------ Document ------

I don’t know, maybe you’ve heard about my podcast from other friends, from other people who follow me on other channels, and from hearing other people promote my podcast. I want to thank you for being here. I want to thank you for listening to this. My friends and family who know me, people who know me in real life, if you’re listening to this: awesome, I’m so glad that you’re out here. And really, that group of people – friends, family, people who know me, people who are my friends on Facebook and have known me through the internet and stuff for years – y’all, I’m here and I’m doing this because y’all saw fit to support me in the early days and in sharing my posts on Facebook, in retweeting my stuff. I wouldn’t be here. So those friends, family, colleagues from school, I wouldn’t be here without this, and I don’t take that lightly.

 

But you’re not here to kind of hear a big Academy Awards speech. You want to know my business. And I know that you want to know my business because you are listening to a podcast that has the title of “The Secret Origins of Ally Henny.” I kind of feel like that this podcast, that this particular episode, is kind of just almost a joke, in a way. My producer came up with this title. We were just joking around, passing around ideas and stuff, and so he like typed this out on the screen that we were working from, and I was like, “OK, yeah, I guess we can do that. That sounds really cool.”

 

It sounds way more cool and way more polished than what I really am, so I feel like it’s like this big joke. Because: Origins. First of all, I don’t have any secret origins. Like, I’m just not that interesting of a person at all. And I feel like that people are always, “Oh, you’re so interesting. Oh, you do so many interesting things.” I’m like, well, what you see on social media – I’m not somebody that – I’m legitimately – like, on social media, I’m legitimately who I am. I don’t walk around fakin’ da funk. I hate that, when people walk around fakin’ da funk, acting like they something they’re not. Like, I hate that. So what you see is legitimately who I am, and it’s legitimately the things that I’m doing. But I am so uninteresting. Because – I do post. I guess if you’re friends with me on my personal Facebook page, I do post – you can follow me, and that. But a lot of more of my posts are private and stuff, now. But if you’re somebody who knows me from there, I post mundane stuff, like, all the time. Because I feel like that people always post, you know, their best, and I’m like, I post just random stuff that happens to me and random things that I think. But I am such an uninteresting person that it seems weird that I would have this whole time that I’m going to sit here and talk, and tell you about myself.

------ Provided data ------

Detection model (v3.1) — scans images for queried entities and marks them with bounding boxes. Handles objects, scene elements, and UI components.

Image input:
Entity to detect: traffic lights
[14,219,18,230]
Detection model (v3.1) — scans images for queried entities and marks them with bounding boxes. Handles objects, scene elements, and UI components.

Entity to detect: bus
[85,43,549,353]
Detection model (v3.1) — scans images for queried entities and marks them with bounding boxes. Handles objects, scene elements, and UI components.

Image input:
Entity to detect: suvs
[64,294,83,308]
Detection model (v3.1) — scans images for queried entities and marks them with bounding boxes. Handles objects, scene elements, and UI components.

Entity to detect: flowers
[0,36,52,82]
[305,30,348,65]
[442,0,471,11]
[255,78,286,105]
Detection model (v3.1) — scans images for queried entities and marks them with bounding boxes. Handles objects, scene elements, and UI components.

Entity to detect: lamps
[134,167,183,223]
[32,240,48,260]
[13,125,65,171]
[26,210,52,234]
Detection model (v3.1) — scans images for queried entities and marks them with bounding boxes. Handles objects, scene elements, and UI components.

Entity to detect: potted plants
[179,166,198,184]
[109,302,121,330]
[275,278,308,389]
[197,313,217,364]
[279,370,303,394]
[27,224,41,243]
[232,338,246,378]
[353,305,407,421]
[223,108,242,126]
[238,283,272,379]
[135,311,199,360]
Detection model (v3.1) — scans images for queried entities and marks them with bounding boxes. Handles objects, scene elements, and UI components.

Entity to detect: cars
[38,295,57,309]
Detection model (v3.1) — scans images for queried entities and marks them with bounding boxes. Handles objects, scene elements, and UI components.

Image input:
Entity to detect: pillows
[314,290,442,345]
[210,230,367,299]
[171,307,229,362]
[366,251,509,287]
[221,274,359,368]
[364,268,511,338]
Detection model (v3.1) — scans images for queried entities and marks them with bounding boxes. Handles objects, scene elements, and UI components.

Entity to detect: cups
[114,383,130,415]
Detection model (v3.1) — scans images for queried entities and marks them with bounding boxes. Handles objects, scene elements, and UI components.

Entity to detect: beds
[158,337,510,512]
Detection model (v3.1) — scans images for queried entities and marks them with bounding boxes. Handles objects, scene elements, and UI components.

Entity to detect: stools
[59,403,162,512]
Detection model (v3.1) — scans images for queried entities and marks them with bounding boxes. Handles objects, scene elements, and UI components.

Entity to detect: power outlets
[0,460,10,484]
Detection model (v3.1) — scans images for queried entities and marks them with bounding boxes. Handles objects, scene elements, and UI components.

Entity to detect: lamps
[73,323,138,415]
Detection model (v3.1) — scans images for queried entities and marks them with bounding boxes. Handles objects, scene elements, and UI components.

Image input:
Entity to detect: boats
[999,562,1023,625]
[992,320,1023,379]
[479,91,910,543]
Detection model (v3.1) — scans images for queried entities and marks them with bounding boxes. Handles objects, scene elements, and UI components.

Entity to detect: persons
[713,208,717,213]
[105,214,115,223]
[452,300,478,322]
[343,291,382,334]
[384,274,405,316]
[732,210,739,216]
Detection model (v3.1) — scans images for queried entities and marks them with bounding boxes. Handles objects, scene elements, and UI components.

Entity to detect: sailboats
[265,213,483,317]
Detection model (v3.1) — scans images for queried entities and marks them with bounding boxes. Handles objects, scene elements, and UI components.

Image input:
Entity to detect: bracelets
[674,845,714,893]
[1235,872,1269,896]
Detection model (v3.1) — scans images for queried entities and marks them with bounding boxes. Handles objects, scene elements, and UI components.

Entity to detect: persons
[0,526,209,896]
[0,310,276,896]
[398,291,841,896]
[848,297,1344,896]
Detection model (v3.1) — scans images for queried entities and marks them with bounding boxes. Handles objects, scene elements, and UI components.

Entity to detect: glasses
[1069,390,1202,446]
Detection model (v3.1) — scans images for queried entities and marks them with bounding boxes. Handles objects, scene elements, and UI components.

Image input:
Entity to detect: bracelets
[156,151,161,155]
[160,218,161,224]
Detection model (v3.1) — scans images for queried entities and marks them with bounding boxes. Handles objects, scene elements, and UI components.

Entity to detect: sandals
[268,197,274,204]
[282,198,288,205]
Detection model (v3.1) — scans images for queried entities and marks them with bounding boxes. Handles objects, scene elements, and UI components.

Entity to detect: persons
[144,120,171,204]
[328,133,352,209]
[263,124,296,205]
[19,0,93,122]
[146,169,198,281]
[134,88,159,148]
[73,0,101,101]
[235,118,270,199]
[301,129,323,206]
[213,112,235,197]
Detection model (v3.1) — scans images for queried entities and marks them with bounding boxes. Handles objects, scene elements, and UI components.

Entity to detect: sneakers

------

- Requests:
A. In the podcast transcript, who came up with the title "The Secret Origins of Ally Henny"?
B. Resume the podcast transcript after its final sentence.
The rows play no part in what comes next.

- Expected responses:
A. The producer came up with it.

B.
But you’re here because you want to know my business. So I guess I’m going to tell you a little bit of my business. So. I am a wife and a mother of two – a wife, comma, and a mother of two. I guess you wouldn’t put a comma there. But you get the picture: it’s that I am a wife, I’m married to one man; and a mother of two, as in I have two children. Because I feel like saying “I’m a wife and mother of two” is like, “Oh, you mean like you’re a wife to two people?” Like, no, I’m not. I’m not – that’s not me. That’s a different podcast. But anyway, in case you haven’t been able to hear in like the last 45 seconds, two minutes, I am also really goofy. And the people who love me, love me and they put up with my goofiness, because I tend to say things – and sometimes I don’t, like, try to be funny, but people think that I’m funny, and I don’t understand that. Because like I’ll say stuff – like, my mom is like the worst about this. She’ll be like, “Oh, you’re so funny,” or, “Oh, you’re so cute” – and I’m like, “I wasn’t being funny.” Like, I’m being serious about this. But I don’t know – so maybe you’ll see the same qualities in me as my family and friends and stuff do. And I hope that you do, because I have some pretty good friends and some pretty good family that stick around and that want to be around me. So I guess I’m not too bad of a person.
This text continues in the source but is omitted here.